Sonar on Tour has packaged some of the cutting-edge artists who have starred at Barcelona's iconic annual electronic music festival Sonar and hit the road for a global tour with stops in Chicago, Toronto, Los Angeles, and of course New York City. At Roseland Ballroom featuring the extreme industrial rap of South Africa's Die Antwoord, Azari & III, Seth Troxler, Paul Kalkbrenner, Tiga and visuals by Pfadfinderei.

Saturday, November 3
Roberta Flack enjoyed a string of massive hit singles in the early '70s, winning a Grammy for Record of the Year in both 1972 and 1973 — the only solo artist to win the award in consecutive years. Flack was classically trained on the piano, and received a music scholarship at just 15. Discovered while singing at the D.C. nightclub Mr. Henry's by jazz musician Les McCann, she was promptly signed to Atlantic Records, but it was only after Clint Eastwood chose "The First Time Ever I Saw Your Face" from her debut album "First Take" for the soundtrack of his directorial debut "Play Misty for Me" that her career really took off. The song became the biggest hit of the year in 1972 — spending six consecutive weeks at No. 1 — earning Flack a a gold record for selling a million copies. Her most recent album is "Let It Be Roberta: Roberta Flack Sings the Beatles." At St.
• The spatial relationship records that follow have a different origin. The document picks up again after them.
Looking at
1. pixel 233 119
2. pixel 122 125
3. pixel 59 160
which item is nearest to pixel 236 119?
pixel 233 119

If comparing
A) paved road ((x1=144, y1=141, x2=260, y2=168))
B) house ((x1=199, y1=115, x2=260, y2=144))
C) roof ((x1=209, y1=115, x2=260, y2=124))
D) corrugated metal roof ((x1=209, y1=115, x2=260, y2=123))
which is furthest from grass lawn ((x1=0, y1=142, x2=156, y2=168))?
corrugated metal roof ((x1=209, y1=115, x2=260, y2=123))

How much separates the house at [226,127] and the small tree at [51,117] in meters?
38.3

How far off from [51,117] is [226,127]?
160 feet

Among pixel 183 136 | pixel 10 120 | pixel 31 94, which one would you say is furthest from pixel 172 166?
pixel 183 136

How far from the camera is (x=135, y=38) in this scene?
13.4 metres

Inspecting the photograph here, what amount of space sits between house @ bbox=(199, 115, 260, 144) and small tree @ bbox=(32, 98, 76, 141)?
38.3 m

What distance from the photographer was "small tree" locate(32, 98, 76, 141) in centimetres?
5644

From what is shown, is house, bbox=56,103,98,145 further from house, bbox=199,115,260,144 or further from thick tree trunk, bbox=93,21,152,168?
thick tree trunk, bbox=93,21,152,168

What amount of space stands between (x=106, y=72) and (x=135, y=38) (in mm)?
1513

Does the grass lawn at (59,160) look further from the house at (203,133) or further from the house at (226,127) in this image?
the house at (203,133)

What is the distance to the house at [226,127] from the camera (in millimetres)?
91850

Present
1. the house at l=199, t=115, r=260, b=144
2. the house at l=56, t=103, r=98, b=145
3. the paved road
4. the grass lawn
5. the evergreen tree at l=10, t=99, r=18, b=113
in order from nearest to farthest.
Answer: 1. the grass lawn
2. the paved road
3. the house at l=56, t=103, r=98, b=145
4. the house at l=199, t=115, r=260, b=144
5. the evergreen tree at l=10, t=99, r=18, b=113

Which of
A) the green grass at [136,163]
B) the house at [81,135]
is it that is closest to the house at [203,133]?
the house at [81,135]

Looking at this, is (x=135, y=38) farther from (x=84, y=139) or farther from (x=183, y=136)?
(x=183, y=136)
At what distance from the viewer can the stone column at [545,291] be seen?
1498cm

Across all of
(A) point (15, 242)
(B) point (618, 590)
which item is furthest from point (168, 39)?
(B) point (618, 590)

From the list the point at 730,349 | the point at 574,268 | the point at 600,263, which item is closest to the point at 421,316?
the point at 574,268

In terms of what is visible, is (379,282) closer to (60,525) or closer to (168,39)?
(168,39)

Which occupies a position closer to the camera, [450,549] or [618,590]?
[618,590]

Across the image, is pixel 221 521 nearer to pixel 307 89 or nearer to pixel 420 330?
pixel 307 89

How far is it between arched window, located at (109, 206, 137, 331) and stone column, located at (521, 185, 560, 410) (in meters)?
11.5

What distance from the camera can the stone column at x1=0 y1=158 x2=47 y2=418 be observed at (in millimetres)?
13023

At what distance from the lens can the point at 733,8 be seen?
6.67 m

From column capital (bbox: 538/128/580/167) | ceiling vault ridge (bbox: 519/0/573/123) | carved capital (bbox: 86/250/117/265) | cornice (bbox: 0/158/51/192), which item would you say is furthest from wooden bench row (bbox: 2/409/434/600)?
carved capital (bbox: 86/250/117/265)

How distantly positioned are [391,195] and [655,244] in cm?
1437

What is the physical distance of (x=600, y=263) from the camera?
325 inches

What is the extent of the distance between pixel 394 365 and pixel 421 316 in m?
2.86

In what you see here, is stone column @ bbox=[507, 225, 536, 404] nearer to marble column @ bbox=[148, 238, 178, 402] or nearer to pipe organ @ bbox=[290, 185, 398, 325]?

George Theatre, Staten Island.

Also tonight: The Jon Spencer Blues Explosion and Ava Luna will be rocking out at The Bowery Ballroom.

Sunday, November 4
Texan bluesman Gary Clarke Jr. is often compared to guitar greats Jimi Hendrix and Stevie Ray Vaughan, and with good reason. His playing (and singing) is soulful and inspired. At the Bowery Ballroom.

Monday, November 5
Adam Green and Binki Shapiro have teamed up for their first album together and will preview tracks from it tonight at (Le) Poisson Rouge. Since leaving his first band Moldy Peaches (with Kimya Dawson) in 2002, Green has built a cult following, especially in Europe, based on a comic folky-cabaret persona reminiscent of Serge Gainsbourg. He's released seven well-received solo albums, and last year put out his first film, "The Wrong Ferarri," which he shot on an iPhone while under the influence of ketamine. Binki Shapiro sings with The Little Joy alongside Fabrizio Moretti of The Strokes and Rodrigo Amarante of Brazilian band Los Hermanos. Little Joy's self-titled debut from 2008 made many of that year's best-of lists, with author Nick Hornby voting it his favorite album of the year.

Also tonight: A night for lovers of Scottish indie music with The Twilight Sad and Errors at Music Hall of Williamsburg. The Twilight Sad are at times reminiscent of Brooklyn heroes The National — beautifully structured songs with often darkly emotional lyrics.

Tuesday, November 6
Alt-rockers Motion City Soundtrack have put out five studio albums since 2003, with their most recent offering "Go" released in 2011 on respected indie and punk label Epitaph Records. At Irving Plaza.